Le package salarial des ministres fédéraux sera aussi ternaire sous l’Arizona qu’il le fut sous la Vivaldi et les coalitions précédentes.

On ne change pas…

La dernière circulaire du gouvernement De Croo, adoptée fin 2022 alors que la Vivaldi s’imposait, sous la sonore appellation de sobriété, une réduction de 8% des rémunérations ministérielles, courait pour 2023 et 2024. Elle prévoyait, pour un ministre, un traitement brut annuel de 239.759, 89 euros, augmentés de 369,82 euros de frais de représentation et de 1.849,11 euros de frais domestiques et de logement.

Voilà pour la base de ce que reçoivent les ministres. Ils ont également droit à un pécule de vacances, à une allocation de fin d’année et à des allocations familiales. Chaque ministre, ajoutait la circulaire, «dispose d’une voiture automobile avec chauffeur, tous les frais étant à charge du fonctionnement de son secrétariat», mais celui qui souhaitait utiliser sa propre voiture recevait une indemnité kilométrique forfaitaire.

Signe de l’entrain avec lequel le fédéral souhaite porter ces sujets sur la place publique, la circulaire adoptée par le nouveau gouvernement De Wever, et qui ne sera jamais publiée au Moniteur, ne nous a pas été communiquée.

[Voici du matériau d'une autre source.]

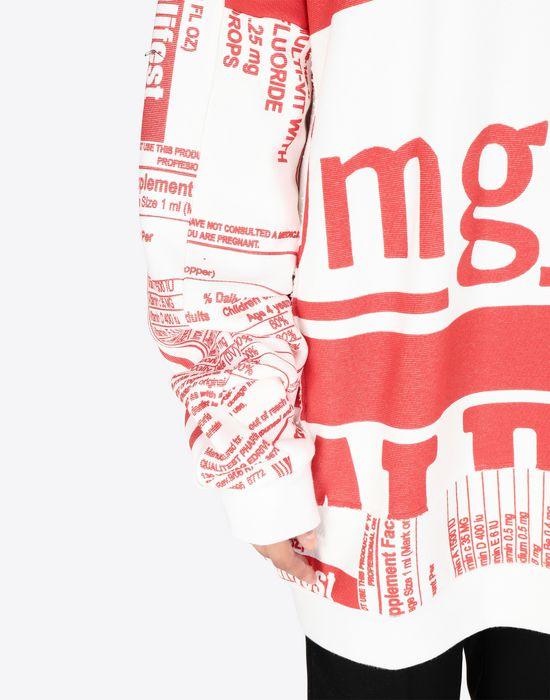 MAISON MARGIELA Vitamin print sweatshirt Sweatshirt [*** pickupInStoreShipping_info ***] a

Trois des quatre porte-parole de Bart De Wever, sollicités depuis trois semaines, ont livré des réponses soit inexistantes, soit contradictoires. Les porte-parole de trois ministres ont cessé de répondre aux sollicitations et aux relances du Vif, et un ministre a dit qu’il regarderait quand il serait revenu d’un sommet européen, puis il n’a plus jamais donné de nouvelles. Mais il est certain que le package salarial des ministres fédéraux n’a pas été modifié substantiellement, et qu’il sera aussi ternaire sous l’Arizona qu’il le fut sous la Vivaldi et sous les coalitions précédentes. Bart De Wever et ses ministres perçoivent donc, chaque mois, des indemnités pour frais de logement et de domesticité sur le modèle de ce qui existait sous Alexander De Croo.

Ils ne paieront pas le loyer, ni avec leurs frais de logement ni avec l’argent de leur traitement.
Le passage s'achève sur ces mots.